The Week In Review
8/1/14The stock market began the last week of July on a quiet note with the S&P 500 ending less than a point above its flat line. Like the benchmark index, the Dow Jones Industrial Average (+0.1%) also posted a slim gain, while the Russell 2000 (-0.5%) and Nasdaq Composite (-0.1%) lagged throughout the session. The major averages were awakened from their weekend slumber with an opening retreat that pressured the S&P 500 below its 20-day moving average (1975). Even though the index dipped early, only two sectors-consumer staples (-0.5%) and industrials (-0.5%)-displayed noteworthy weakness that persisted into the close.
On Tuesday, equities ended on a lower note after generally upbeat earnings took the back seat to geopolitical concerns. The S&P 500 (-0.5%) and Nasdaq Composite (-0.1%) settled on their lows, while the Russell 2000 (+0.3%) displayed relative strength. Once again, market participants were focused on quarterly reports in the early going, but geopolitical worries overshadowed the impact of mostly better than expected earnings. Specifically, equities retreated after it was reported that European EU officials have prepared the new set of sanctions against Russia. The imposition of new sanctions may pique concerns about a boomerang effect on the global economy, and Europe in particular, but it is worth noting that the Russian ruble and Market Vectors Russia ETF (RSX) strengthened in reaction to the news. The reports of forthcoming sanctions were followed by afternoon headlines from Washington indicating the Treasury Department has added VTB, the Bank of Moscow, and Russian Agriculture Bank to the sanction list.
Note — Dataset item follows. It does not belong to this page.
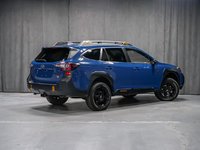2023 Subaru Outback WILDERNESS-5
After the news crossed the wires, the RSX and the ruble dropped to fresh lows, as did the S&P 500.
On Wednesday, the market finished on a mixed note with small caps displaying relative strength. The Nasdaq Composite (+0.5%) and Russell 2000 (+0.4%) registered modest gains, while the Dow Jones Industrial Average (-0.2%) and S&P 500 (+0.01%) underperformed. Despite the mixed finish, the key indices traded higher across the board at the start of the session after the advance reading of second quarter GDP surpassed estimates (4.0% versus Briefing.com consensus 3.2%). However, the early strength was short-lived with the S&P 500 sliding into red during the opening 90 minutes of action. One could argue that the inability to rally on a strong data point and better than expected earnings resulted from concerns about a potential fed funds rate hike taking place sooner than expected. To that point, Treasuries spent the session in a steady retreat and finished near their lows. The 10-yr note fell 26 ticks, sending its yield higher by nine basis points to 2.55%.
The stock market punctuated July with a broad-based retreat that sent the S&P 500 lower by 2.0% with all ten sectors ending in the red. The benchmark index posted a monthly decline of 1.5%. After upbeat earnings and economic news failed to spark a rally on Wednesday, Thursday's session invited a wave of profit taking. With the sentiment taking a turn for the worse, a batch of poor quarterly results from a handful of global players contributed to the slide. Samsung kicked things off overnight with below-consensus earnings that sent the stock lower by 3.7% in Seoul. Things did not get much better during the European session with Adidas and Deutsche Lufthansa posting respective earnings-driven losses of 15.4% and 6.4% in Frankfurt. The DAX Index, meanwhile, lost 1.9%.